Unnamed: 0,Aroma,Flavor,Aftertaste,Acidity,Body,Balance,Uniformity,Clean.Cup,Sweetness,Cupper.Points,Total.Cup.Points,Moisture,Quakers,altitude_low_meters,altitude_high_meters,altitude_mean_meters,Country of Origin,Producer,Processing Method
1,False,False,False,False,False,True,True,True,True,False,False,True,True,True,True,True,True,True,True
2,False,False,False,False,False,True,True,True,True,True,True,True,True,True,True,True,True,True,True
4,True,False,False,False,False,True,True,True,True,False,True,True,True,True,True,True,True,True,True
5,True,False,True,False,False,True,True,True,True,True,True,True,True,True,True,True,True,True,True
10,True,False,False,False,True,True,True,True,True,True,True,True,True,True,True,True,True,True,True
...,...,...,...,...,...,...,...,...,...,...,...,...,...,...,...,...,...,...,...
1306,True,False,False,False,True,False,False,True,False,True,False,True,True,True,True,True,True,True,True
1307,True,True,False,True,True,True,True,False,True,True,False,True,True,True,True,True,True,True,True
1308,True,True,True,True,True,True,True,False,False,True,False,True,True,True,True,True,True,True,True
1309,True,True,False,False,False,False,False,False,False,False,False,True,True,True,True,True,True,True,True


In [19]:
create_plots(arabica_final, 'plots_after_cleaning')

## Identify 
 * Which countries have more than 10 and less than 30 entries?
 * Which is the producer with most entries?
 * What is the mosts common and least common "Processing Method"

In [20]:
counts = arabica_data_cleaned["Country.of.Origin"].value_counts()

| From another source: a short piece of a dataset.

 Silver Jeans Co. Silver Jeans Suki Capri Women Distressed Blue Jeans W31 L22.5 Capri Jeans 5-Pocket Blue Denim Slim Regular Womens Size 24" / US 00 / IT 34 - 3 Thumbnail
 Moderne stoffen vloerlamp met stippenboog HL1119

counts = counts[10 < counts]
counts = counts[counts < 30]

print(f'The countires with entries between 10 an 30 are: \n{counts}')

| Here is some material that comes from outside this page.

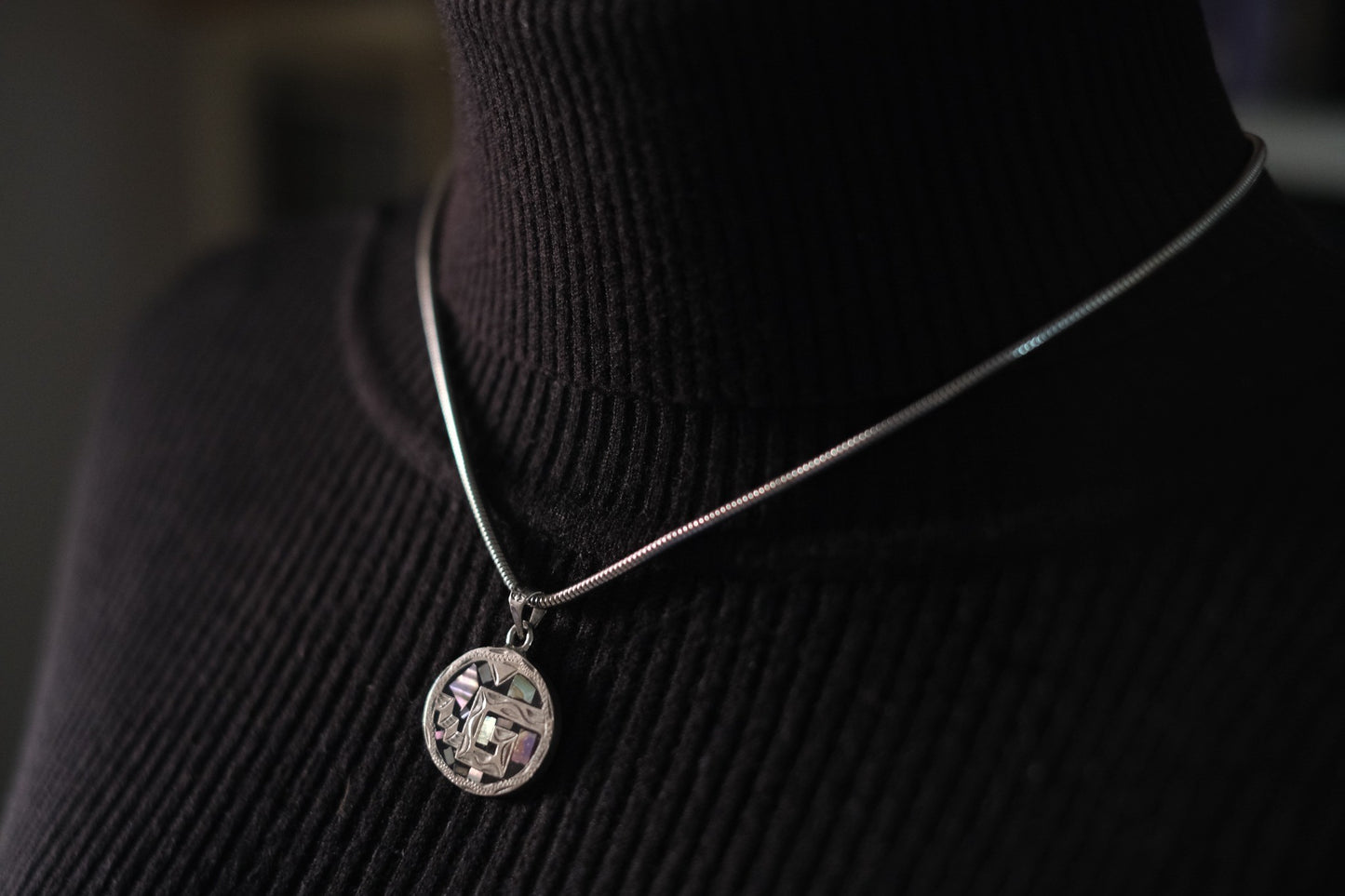🪙 Vintage Mexican Double-Sided Pendant – Alpaca Silver with Abalone & Turquoise Inlay
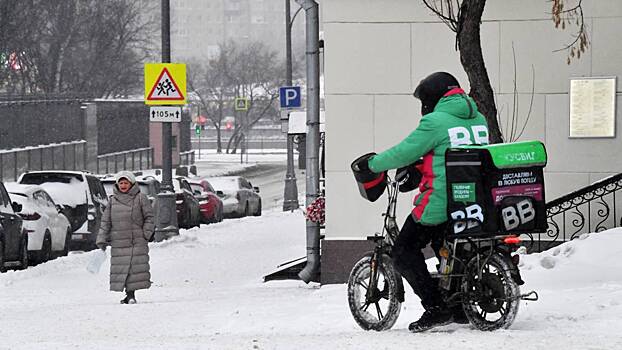 В Москве начали жёстко наказывать велокурьеров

The countires with entries between 10 an 30 are: 
Uganda         26
Nicaragua      26
Kenya          25
El Salvador    21
Indonesia      20
China          16
Malawi         11
Name: Country.of.Origin, dtype: int64


In [21]:
counts_producer = arabica_data_cleaned["Producer"].value_counts()

print(f'The producer with the most entries is {counts_producer[0:1]}.')

The producer with the most entries is La Plata    30
Name: Producer, dtype: int64.


In [22]:
count_process_method = arabica_data_cleaned["Processing.Method"].value_counts()

print(f'The most favorite processing method is {count_process_method[0:1]}.')
print(f'The least favorite processing method is {count_process_method[len(count_process_method)-1:len(count_process_method)]}.')

The most favorite processing method is Washed / Wet    812
Name: Processing.Method, dtype: int64.
The least favorite processing method is Pulped natural / honey    14
Name: Processing.Method, dtype: int64.